Ethan snorted. Jonah usually accompanied me during investigations, so Ethan didn’t often get the chance to do the fieldwork. He seemed to be enjoying it—both the highs and lows. Maybe he saw it as a break from administration and paperwork. Or
maybe he just appreciated being my partner in the other sense of the word.
Jacobs gave parting instructions to the cops, climbed into the front seat. He watched as the uniforms drove away, then glanced at us in the rearview mirror. “You have anything to say for yourselves?”
Ethan smiled. “Can we throw ourselves on the mercy of the CPD?”
Jacobs humphed. “Now that we’re alone, would
you like to
tell me why you’re here in the middle of the night worrying Chuck Merit?”
I winced, but Ethan didn’t mince words. “There’s evidence Reed’s involved in the Circle.

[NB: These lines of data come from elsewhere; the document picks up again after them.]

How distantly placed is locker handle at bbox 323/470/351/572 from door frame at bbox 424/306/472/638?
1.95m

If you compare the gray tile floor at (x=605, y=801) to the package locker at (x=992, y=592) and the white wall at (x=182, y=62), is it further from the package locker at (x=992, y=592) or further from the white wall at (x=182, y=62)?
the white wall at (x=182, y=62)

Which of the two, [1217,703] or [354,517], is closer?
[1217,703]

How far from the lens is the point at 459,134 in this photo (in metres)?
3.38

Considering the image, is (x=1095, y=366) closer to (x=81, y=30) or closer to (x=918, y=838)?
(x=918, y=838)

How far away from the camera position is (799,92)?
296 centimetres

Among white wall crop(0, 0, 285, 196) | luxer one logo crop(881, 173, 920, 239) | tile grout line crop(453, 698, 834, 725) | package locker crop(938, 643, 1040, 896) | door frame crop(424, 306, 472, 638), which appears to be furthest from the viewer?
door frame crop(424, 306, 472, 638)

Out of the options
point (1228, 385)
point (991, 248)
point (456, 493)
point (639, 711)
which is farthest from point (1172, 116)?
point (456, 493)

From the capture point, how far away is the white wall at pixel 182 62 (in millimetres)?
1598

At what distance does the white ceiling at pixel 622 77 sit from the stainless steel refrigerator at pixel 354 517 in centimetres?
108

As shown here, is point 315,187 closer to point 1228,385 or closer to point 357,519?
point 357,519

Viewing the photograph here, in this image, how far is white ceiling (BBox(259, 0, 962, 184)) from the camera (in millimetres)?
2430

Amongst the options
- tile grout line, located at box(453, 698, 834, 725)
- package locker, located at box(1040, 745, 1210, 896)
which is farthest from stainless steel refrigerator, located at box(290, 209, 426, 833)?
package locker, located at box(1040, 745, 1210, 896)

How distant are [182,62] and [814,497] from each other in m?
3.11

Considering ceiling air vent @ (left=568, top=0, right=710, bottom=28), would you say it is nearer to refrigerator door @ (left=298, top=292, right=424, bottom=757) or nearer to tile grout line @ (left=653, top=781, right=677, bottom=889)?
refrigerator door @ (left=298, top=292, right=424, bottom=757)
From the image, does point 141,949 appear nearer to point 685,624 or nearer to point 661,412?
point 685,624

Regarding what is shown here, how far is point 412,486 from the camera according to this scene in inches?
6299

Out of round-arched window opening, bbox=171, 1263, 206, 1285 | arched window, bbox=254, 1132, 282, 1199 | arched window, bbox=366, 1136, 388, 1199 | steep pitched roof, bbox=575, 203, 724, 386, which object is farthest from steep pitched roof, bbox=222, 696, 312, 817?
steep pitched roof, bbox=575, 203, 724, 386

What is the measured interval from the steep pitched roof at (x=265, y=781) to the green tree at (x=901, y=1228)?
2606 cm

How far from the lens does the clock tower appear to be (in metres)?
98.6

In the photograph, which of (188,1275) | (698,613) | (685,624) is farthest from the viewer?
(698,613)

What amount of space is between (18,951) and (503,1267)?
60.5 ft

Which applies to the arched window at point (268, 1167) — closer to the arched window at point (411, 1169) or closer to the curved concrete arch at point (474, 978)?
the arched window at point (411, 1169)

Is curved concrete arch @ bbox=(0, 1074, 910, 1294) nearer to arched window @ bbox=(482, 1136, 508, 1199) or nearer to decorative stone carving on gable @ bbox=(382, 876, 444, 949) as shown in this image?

And considering his money, finances, connections, I’m guessing he’s at the helm.”
Jacobs, being a cop to the bone, didn’t so much as flinch. “What led you to that conclusion?”
My grandfather must not have filled
him in on what the Ombuddies had found.
“Jeff and Catcher dug into Jude Maguire’s past,” Ethan said. “He’s actually Thomas O’Malley. O’Malley went off the radar several years ago, and Maguire took his place. Reed and Maguire went to college together. They’re friends; close ones. O’Malley was in Reed’s first wedding.”
Jacobs considered quietly. “That doesn’t link Reed to the Circle.”